Not sure if this is an algae or a nutrient defficiency. Any help would be great. Tank has been setup for about 2 weeks, in a 24 gallon nano cube-2x36w pc lighting(10 hrs per day). ADA substrate, so I havent dosed anything yet. Few fauna in tank at the moment with light feeding. I havent tested a thing yet so not too sure what the values are. Well, here are the pictures.


----------



## chiahead (Dec 18, 2004)

anyone???


----------



## Roy Deki (Apr 7, 2004)

I think the experts will need more info, ie water parameters...


----------



## chiahead (Dec 18, 2004)

did some water tests and found out my issues
ph5.0
kh-0
gh-11
po4-0
no3-5
ca-40
mg-24

Obviously a nutrient defficiency. I since added some alkaline buffer, 1/16 teas of K2Po4, .25 teasp Kno3

I will let stabilize for a few days and recheck


----------



## John P. (Nov 24, 2004)

Yep, no sense in testing. Just keep on the ferts & weekly water changes!  The best thing I ever did is stop relying on test kits!


----------



## Roy Deki (Apr 7, 2004)

With a pH of %.0 and a kh of 0
What does that make your co2 levels? I think 0.0
With my expierence with the ADA Aquasoil I do not think it's a lack of nutrients. I think it's a lack of co2. The two tanks I setup with ADA AS I didn't dose anything for over 2 months. I just cranked up the co2 and never had an algae issue.


----------



## chiahead (Dec 18, 2004)

Roy remember this tank has no powersand under it which means much less nutrients at hand.


----------



## Roy Deki (Apr 7, 2004)

I also have a 100% ADA setup (no Powersand) Taht I have yet to dose anything. Has been setup for 2 months now. No algae break out as of yet.


----------



## chiahead (Dec 18, 2004)

OK I retested my KH tonight and got zero once again and the ph was 5.5

Now where would the buffer go??? I added 1/2 teasp of Alkaline buffer last night waited about 10 min and tested it-it came out to 2. So, I added 1/2 teasp of it again tonite. Waited a bit then tested it again-it came out as 2.

So, my question is, if I check it tomorrow and its 0 again, where is it going and what am I supposed to do?

My only thought is it might be being absorbed by my rocks.
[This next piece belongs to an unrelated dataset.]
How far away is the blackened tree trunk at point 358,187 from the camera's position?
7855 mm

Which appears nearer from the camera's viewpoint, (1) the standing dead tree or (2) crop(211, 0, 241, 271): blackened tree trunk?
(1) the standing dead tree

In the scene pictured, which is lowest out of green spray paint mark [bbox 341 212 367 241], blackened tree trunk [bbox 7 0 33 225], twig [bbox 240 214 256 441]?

I have never used these before. They are Odko rocks. Anyone use these before ? or have this happen before?


----------



## chiahead (Dec 18, 2004)

can anyone comment? I guess I posted this in a very unpopular section of the forum


----------



## chiahead (Dec 18, 2004)

I would have to say I am really dissapointed. I have been a supporting member of this forum for quite some time. To post questions repeadedly with no answers is very dissapointing. Any ways I appreciate all the advice and help!


----------



## yildirim (Nov 25, 2004)

Hi,
First I would like to tell that your pictures are to small for having an idea. And then your test kits may not be reliable, better check at someplace else or with some different brands.
Regarding to your water parameters, definitely you are low on macros. You have to start adding nutrtients and CO2. Have you decided what nutrients you will be using?


----------



## dennis (Mar 1, 2004)

Well first, stop worrying about the kH and adding buffer. The ADA shoul dremove any hardness almost as fast as you can add it.. That is the nature of the soil, almost what it as designed for although I get the feeling that the high absorbtion rate of cations is a side effect of using a soil designed to be initially charged with NH4. 
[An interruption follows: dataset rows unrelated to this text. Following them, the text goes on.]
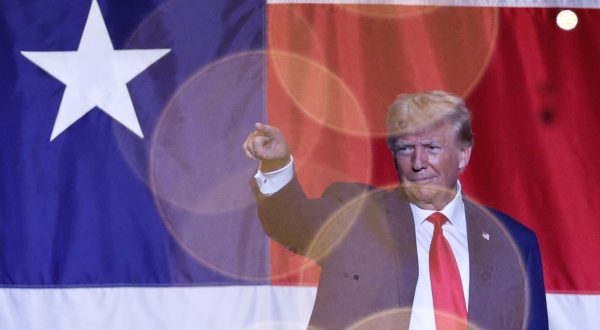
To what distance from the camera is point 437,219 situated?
78.7 inches

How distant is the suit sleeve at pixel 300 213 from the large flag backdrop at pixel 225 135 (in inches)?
32.0

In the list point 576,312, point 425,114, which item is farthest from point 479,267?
point 576,312

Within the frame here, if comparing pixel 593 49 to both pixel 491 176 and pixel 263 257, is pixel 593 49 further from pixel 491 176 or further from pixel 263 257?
pixel 263 257

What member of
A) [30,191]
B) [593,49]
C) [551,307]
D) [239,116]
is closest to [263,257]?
[239,116]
Personally I feel your problem looks like N deficiency to me. The dieing older growth and previous experience with HC looking exactly like that is a priime indication of low N. This also makes sense as HC is not actually a root feeder, even though it has lots of them.
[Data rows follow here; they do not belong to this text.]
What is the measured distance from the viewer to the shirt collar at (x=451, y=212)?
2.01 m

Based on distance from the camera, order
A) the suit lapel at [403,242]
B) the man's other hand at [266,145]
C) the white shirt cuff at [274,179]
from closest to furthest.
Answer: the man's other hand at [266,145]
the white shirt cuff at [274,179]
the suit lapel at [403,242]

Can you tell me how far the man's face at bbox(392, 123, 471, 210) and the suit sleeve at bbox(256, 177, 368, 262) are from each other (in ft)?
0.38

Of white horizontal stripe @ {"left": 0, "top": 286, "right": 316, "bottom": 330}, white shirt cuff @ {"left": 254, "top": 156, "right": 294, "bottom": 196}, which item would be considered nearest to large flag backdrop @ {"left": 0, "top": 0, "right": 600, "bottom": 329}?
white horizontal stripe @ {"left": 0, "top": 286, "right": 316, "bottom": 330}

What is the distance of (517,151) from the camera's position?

You don't mention anything about CO2 or how you add it but worrying about kH and pH is pointless. In thi ssituation you really need to just add CO2 until things "look right" or there are signs of fish stress.

Good luck!


----------



## chiahead (Dec 18, 2004)

Co2 is added by pressurized. I upped it till the fish stressed and then backed it down a bit. In the beginning the plants were doing awesome, then they started to decline. If _I should not worry about kh/ph, then do you thinkm a ph of 5.0 is good? Fish and shrimp dont like it too much, i have had multiple deaths. That could be due to the Nh4 spiking also though. I have some friends who do not add buffer to ADA AS and use RO water and they dont have the KH dropping issues along with the low ph. I just did a 50% water change, so I will see what that does. By the way, I am getting all kinds of algae-green spot, BBa, hair, and some sort of fuzz algae._


----------



## MATTHEW MAHLING (Dec 1, 2005)

chiahead said:


> My only thought is it might be being absorbed by my rocks. I have never used these before. They are Odko rocks. Anyone use these before ? or have this happen before?


Bryan, I've used the Odko stones for the last 5 monthand have never had a break out like that.
A little green spot on my stones is the etent of the algea in my tanks and on the stones.


----------